Millions of dollars of federal, state, local, and private funding have been invested in the core components and competencies in existing HIE infrastructure.
Current policies that are highly protective and limit the ways information can be shared prevent the United States from conducting effective public health surveillance. In addition, we must pivot to enable data to reach the hands of those who need it. Additionally, states must commit to uniformity and coordination to ensure that future responses aren’t limited by state boundaries.
What do we need to do?
COVID-19 ignored borders. A concerted focus on patient privacy is a requirement with any new laws, but it shouldn’t be the reason we avoid needed changes.

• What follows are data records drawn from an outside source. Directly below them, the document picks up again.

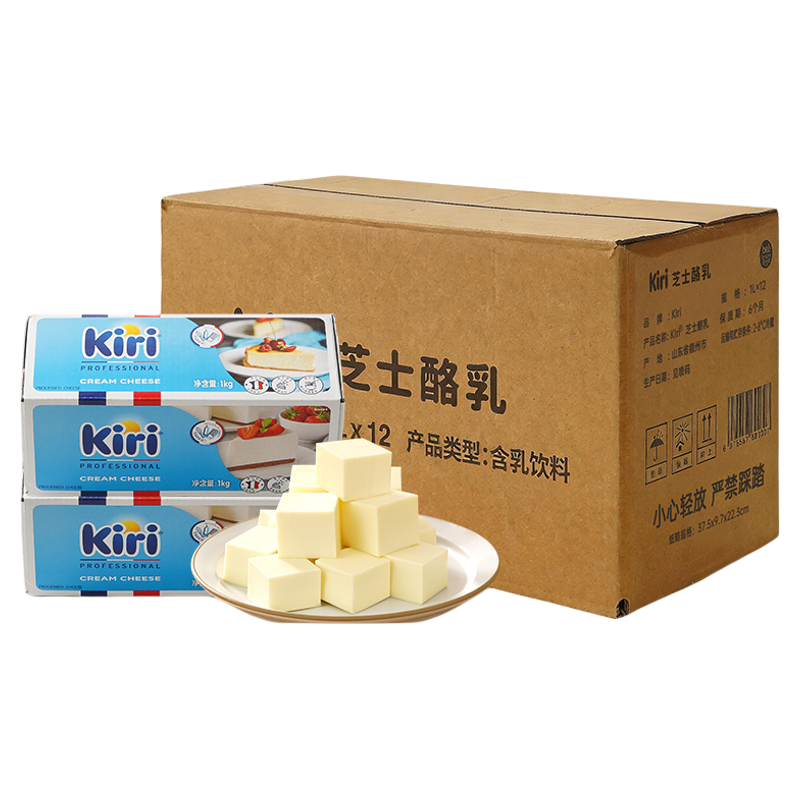 【商用】kiri奶油奶酪原味干酪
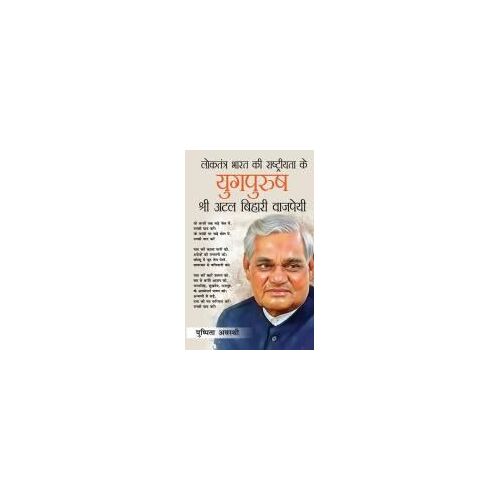 Loktantra Bharat Ki Rashtriyta Ke Yugpurush - Atal Bihari Vajpayee (लोकतंत्र भारत की राष्ट्रीयता क&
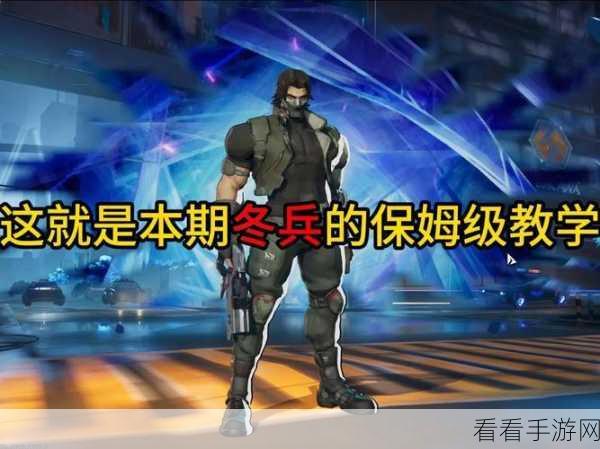 漫威争锋，冬兵石破天惊的超强运用秘籍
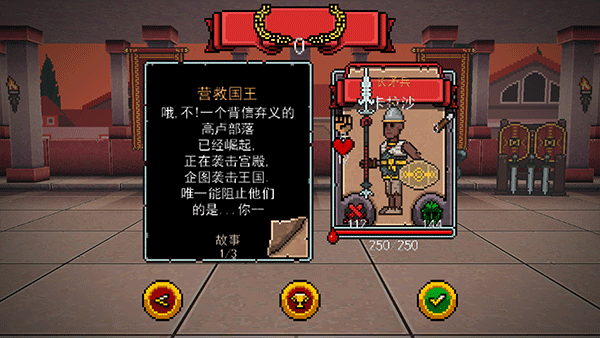 弹跳角斗士中文版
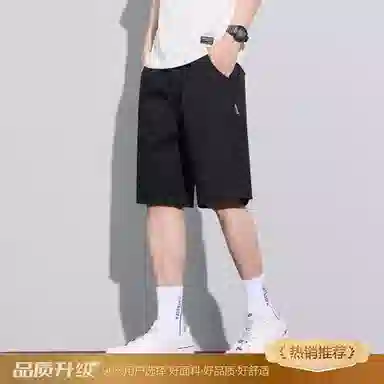 Cleanfit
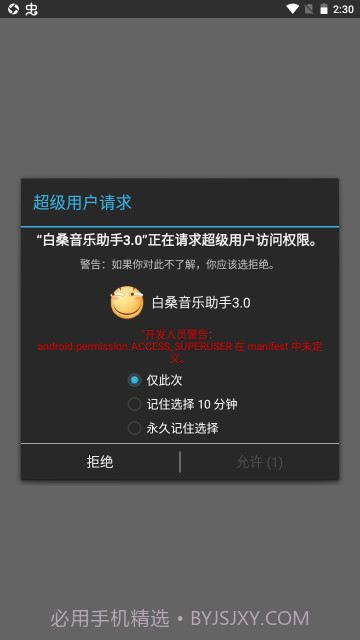 白桑音乐助手3.0截图2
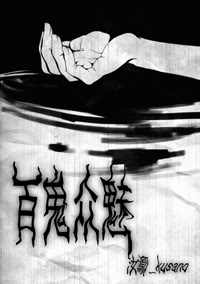 �ٹ�����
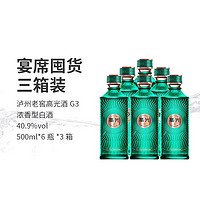 泸州老窖（LUZHOULAOJIAO）高光G3 40.9度浓香型白酒 轻奢高端光瓶酒 500ml*6瓶*3箱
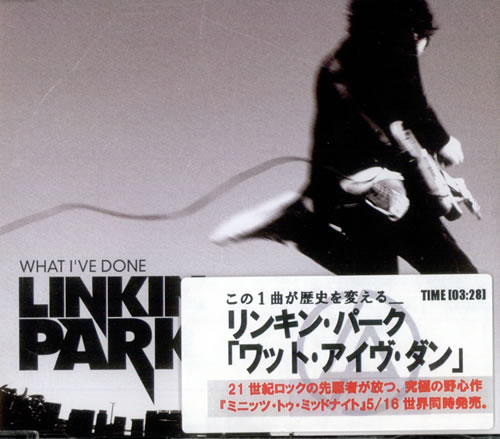 Linkin Park What I've Done CD single (CD5 / 5") European LKPC5WH503947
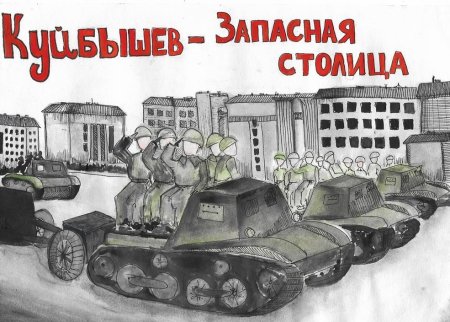 Куйбышев запасная столица рисунки на конкурс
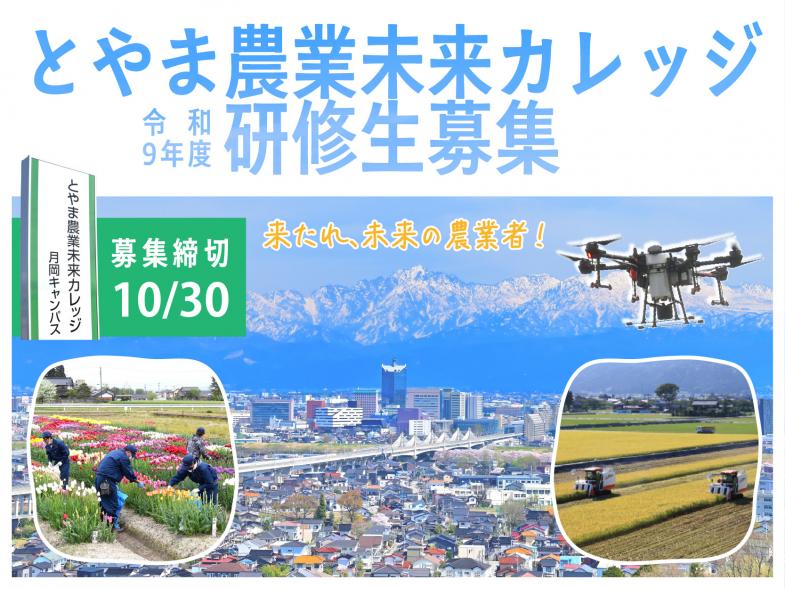 「独立自営就農」「親元就農」「雇用就農」全ての就農希望者の方々へ！ とやま農業未来カレッジで農業への第一歩を踏み出しませんか？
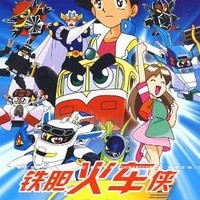 铁胆火车侠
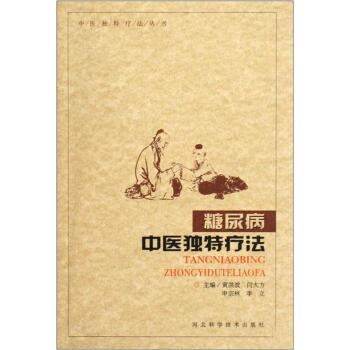 【正版书】 糖尿病中医独特疗法 黄洪波,闫大方,申宗林 等 编 河北科学技术出版社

Our country’s response to COVID-19 faced seemingly intractable challenges because of data silos. The massive focus on connecting clinical data was valuable, but this approach didn’t include the public health components and partners that were vital to our response.
We needed access to positive COVID-19 test results and immunization prevalence, in addition to real-time intelligence on resources. A health data utility offers the aggregation point for those data types, and the work we can do now is essential to any future events.
The darkness wrought by pandemics and the ill-intentions of state and non-state actors against the United States and the international community is inevitable. What gets us closer to the light is simple: Ensuring that we have the information at our fingertips to save the lives of Americans and the citizens of the world.
Deanna Towne is the chief information officer at Contexture, the umbrella organization of CORHIO, a health information exchange in Colorado, and Health Current, the Arizona health information exchange. Towne is also an advisor to the Consortium for State and Regional Interoperability, a collection of the nation’s largest and most robust nonprofit health data networks that connect over 80 million records for patients across several states and provide a wide range of services to health care organizations.